Trek/Feminist Links: Winter 2013/2014

Time to share some more great things I’ve been reading that I thought you might be interested in!

I thought this was a really interesting article, outlining what the author, Noah Berlatsky, sees as four main ways Hollywood sci-fi handles race. They are:

  1. Metaphor (as in The X-Men or TOS’ “Let That Be Your Last Battlefield”
  2. Tokenism (again, something you can see on Star Trek and Berlatsky argues also applies to Billy Dee Williams as Lando Calrissian)
  3. Diversity – imagining a world where whiteness is not the default. Berlatsky points out this almost never happens in Hollywood but some SF writers like Ursula K. Le Guin do this frequently
  4. Direct approach where racial issues in Sci Fi are dealt with “as if they are affected by or continuous with racial struggles in the present”. He cites Hunger Games as an example, where District 11 is presented as a segregated, impoverished black district, implying racial discrimination.

Tom Hawking at Flavorwire has another interesting response that I think is complementary, pointing out the need to better acknowledge the science fiction being created by people of colour.

I think it’s a very fair case to make that creators  – especially white people working on Hollywood movies and mainstream TV – should consider why it feels more comfortable to avoid addressing racial issues directly and take action to improve representations of people of colour in terms of quantity and quality.

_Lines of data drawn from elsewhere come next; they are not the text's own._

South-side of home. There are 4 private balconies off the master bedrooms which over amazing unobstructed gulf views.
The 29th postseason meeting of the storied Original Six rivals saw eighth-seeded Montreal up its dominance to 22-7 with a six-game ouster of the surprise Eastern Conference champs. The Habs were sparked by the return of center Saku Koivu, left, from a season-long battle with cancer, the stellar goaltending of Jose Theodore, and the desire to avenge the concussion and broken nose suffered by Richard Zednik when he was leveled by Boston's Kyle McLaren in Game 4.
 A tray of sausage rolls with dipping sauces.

I do take a bit of issue with Berlatsky saying Uhura “backfired” in TOS because she was too tokenized. Certainly the TOS creators could’ve done more with Uhura, but she was still a hugely important character.

Berlatsky points out the techniques above can each be used well or poorly (For example, I would argue “Let That Be Your Last Battlefield” would be metaphor being used well). Can you think of other ways we see these methods used in Star Trek, for good or bad?

What is significant about fan fiction is that it often spins the kind of stories that showrunners wouldn’t think to tell, because fanficcers often come from a different demographic. The discomfort seems to be not that the shows are being reinterpreted by fans, but that they are being reinterpreted by the wrong sorts of fans – women, people of colour, queer kids, horny teenagers, people who are not professional writers, people who actually care about continuity (sorry). The proper way for cultural mythmaking to progress, it is implied, is for privileged men to recreate the works of privileged men from previous generations whilst everyone else listens quietly.